Excerto do documento -

+ + + + + + +

A revolução digital está na base do desenvolvimento da sociedade da informação e do conhecimento.
As tecnologias digitais têm hoje impacto em todos os sectores de actividade. Das telecomunicações à saúde, a digitalização permitiu criar um conjunto de novos serviços, sem os quais seria já difícil viver nos dias de hoje.
A digitalização é o processo que permite transformar informação analógica em informação digital. A voz, os textos, as imagens, a música, os filmes, os dados, passam a ser representados por "bits" e "bytes", combinações de uns e zeros que podem ser armazenadas e processadas em computadores e transmitidas por satélites ou fibras ópticas.
Progressivamente, ao longo das últimas décadas, tudo o que era analógico foi sendo substituído por digital. Mas será que esta substituição é aconselhável e razoável em todas as situações?
Acompanhei, recentemente, um caso de convivência difícil entre o mundo analógico e o mundo digital: um serviço central da administração pública emitiu, indevidamente, uma nota para pagamento de uma quantia supostamente em falta.
Confirmado o erro pelo serviço local, o cidadão em causa dirigiu, ao respectivo responsável, um pedido de anulação. O serviço local informou, por carta assinada de forma analógica, que o pedido tinha sido deferido. O assunto estava aparentemente resolvido.
Contudo, algum tempo depois, surge uma nova nota, agora com juros incluídos, assinada pelo mesmo responsável.
Indignado, o cidadão reclamou e recebeu uma resposta surpreendente: por limitações do sistema informático, o processo, que corria centralmente, não tinha sido suspenso. Na nota tinha sido colocada, automaticamente, a assinatura digitalizada do responsável local.
Em que assinatura deve o cidadão acreditar? Na analógica ou na digitalizada? Nos serviços locais ou nos centrais?
Neste caso, a inovação no processo foi longe de mais. A responsabilidade não pode nem deve ser automatizada ou digitalizada. A digitalização tem limites!

+ + + + + + +

Itens fornecidos -

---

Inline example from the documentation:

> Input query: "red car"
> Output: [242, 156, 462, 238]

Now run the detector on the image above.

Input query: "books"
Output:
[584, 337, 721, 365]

+ + + + + + +

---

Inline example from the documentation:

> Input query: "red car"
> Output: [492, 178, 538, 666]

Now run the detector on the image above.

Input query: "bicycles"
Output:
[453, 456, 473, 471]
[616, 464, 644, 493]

+ + + + + + +

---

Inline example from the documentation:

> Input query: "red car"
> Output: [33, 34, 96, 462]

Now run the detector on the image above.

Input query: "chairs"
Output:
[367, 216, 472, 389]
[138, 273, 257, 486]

+ + + + + + +

Atividades -
**1.** No texto sobre os limites da digitalização, o que foi colocado automaticamente na nova nota de pagamento?
**2.** Copie, do texto sobre os limites da digitalização, o trecho que vai de "A revolução digital" a "todas as situações?".
Os itens vêm de uma fonte diferente da do texto.

Soluções -
**1.** A assinatura digitalizada do responsável local.

**2.**
A revolução digital está na base do desenvolvimento da sociedade da informação e do conhecimento.
As tecnologias digitais têm hoje impacto em todos os sectores de actividade. Das telecomunicações à saúde, a digitalização permitiu criar um conjunto de novos serviços, sem os quais seria já difícil viver nos dias de hoje.
A digitalização é o processo que permite transformar informação analógica em informação digital. A voz, os textos, as imagens, a música, os filmes, os dados, passam a ser representados por "bits" e "bytes", combinações de uns e zeros que podem ser armazenadas e processadas em computadores e transmitidas por satélites ou fibras ópticas.
Progressivamente, ao longo das últimas décadas, tudo o que era analógico foi sendo substituído por digital. Mas será que esta substituição é aconselhável e razoável em todas as situações?